Sabtu, April 20, 2024

Santrinisasi Kaum Abangan

Hilman Gufron
Hilman Gufron
Mahasiswa Sekolah Pascasarjana Universitas Pendidikan Indonesia

Pertarungan laten berabad-abad dalam denyut nadi masyarakat Jawa antara kaum abangan, priayi dan santri yang dikemukakan oleh Clifford Geertz dalam bukunya The Religion of Java mulai memunculkan satu pemenang, Kaum Santri.

Mereka yang saleh dan memegang teguh ajaran Islam menamakan diri kaum putihan atau santri. Mereka yang menjadikan adat dan budaya sebagai pegangan, serta tidak begitu taat kepada ajaran Islam disebut Abangan. Sedang golongan bangsawan yang mengabungkan pengetahuan eropa modern dengan kebudayaan leluhur disebut priayi.

Kebijakan politik etis pemerintah kolonial Belanda memberikan sebuah stimulus perkembangan sumber daya manusia baru melalui pendidikan.
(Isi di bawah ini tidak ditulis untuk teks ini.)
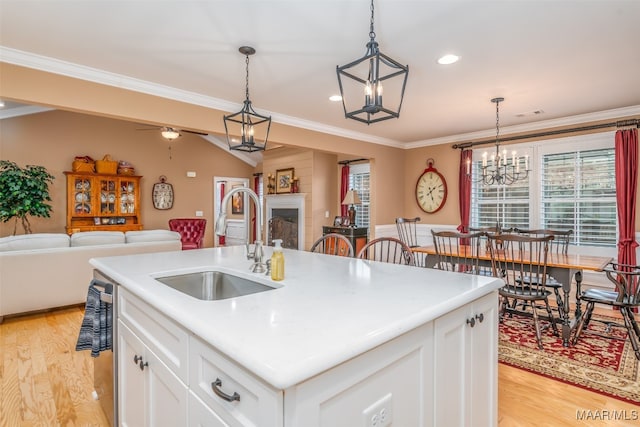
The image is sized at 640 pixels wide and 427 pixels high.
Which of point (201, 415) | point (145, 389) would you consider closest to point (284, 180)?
point (145, 389)

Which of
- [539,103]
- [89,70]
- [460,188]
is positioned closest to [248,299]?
[89,70]

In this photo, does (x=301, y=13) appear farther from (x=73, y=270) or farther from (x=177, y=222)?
(x=177, y=222)

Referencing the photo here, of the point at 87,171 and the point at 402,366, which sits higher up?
the point at 87,171

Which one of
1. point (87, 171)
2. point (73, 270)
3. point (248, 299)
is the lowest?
point (73, 270)

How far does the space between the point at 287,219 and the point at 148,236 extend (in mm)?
2907

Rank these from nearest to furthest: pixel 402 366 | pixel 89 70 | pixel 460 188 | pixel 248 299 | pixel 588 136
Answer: pixel 402 366
pixel 248 299
pixel 89 70
pixel 588 136
pixel 460 188

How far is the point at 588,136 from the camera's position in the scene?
4.59 metres

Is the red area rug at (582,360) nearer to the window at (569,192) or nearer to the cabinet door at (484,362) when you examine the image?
the cabinet door at (484,362)

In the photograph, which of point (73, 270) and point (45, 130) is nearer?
point (73, 270)

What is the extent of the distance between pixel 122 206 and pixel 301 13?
6.18 meters

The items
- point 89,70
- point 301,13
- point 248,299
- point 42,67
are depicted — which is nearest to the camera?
point 248,299

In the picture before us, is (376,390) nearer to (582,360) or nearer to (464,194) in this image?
(582,360)

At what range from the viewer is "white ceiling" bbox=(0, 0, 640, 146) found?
2.20 m

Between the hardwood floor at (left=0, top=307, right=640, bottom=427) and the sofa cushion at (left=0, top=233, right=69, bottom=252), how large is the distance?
1180mm
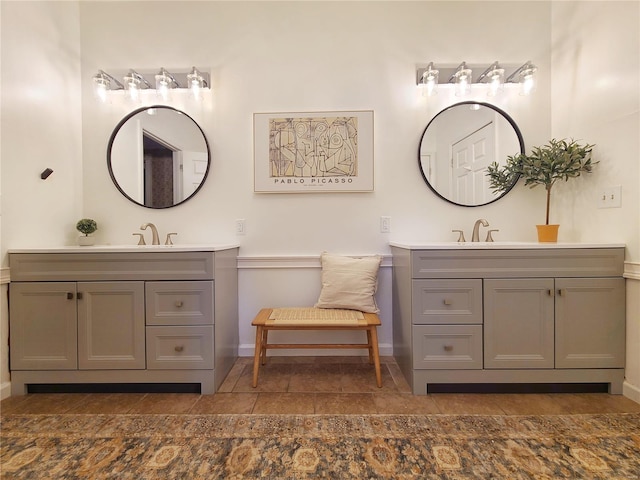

Keistimewaan pendidikan modern eropa yang awalnya hanya dimiliki oleh golongan bangsawan memunculkan polarisasi baru, kaum santri dan abangan.

Persaingan ini semakin terlihat pasca diraihnya kemerdekaan RI. Kedua golongan mencoba untuk tampil ke pentas politik. Masyumi mewakili Nahdlatul Ulama sebagai tradisionalis Islam dan Muhammadiyah sebagai Islam Moderenis. Sementara kaum abangan lebih memilih untuk berafiliasi dengan Partai Komunis Indonesia (PKI) dan Partai Nasional Indonesia (PNI).

Menurut MC Ricklefs dalam bukunya Islamization of Java and Its Opposition mengatakan, penentang terbesar kaum santri adalah PKI.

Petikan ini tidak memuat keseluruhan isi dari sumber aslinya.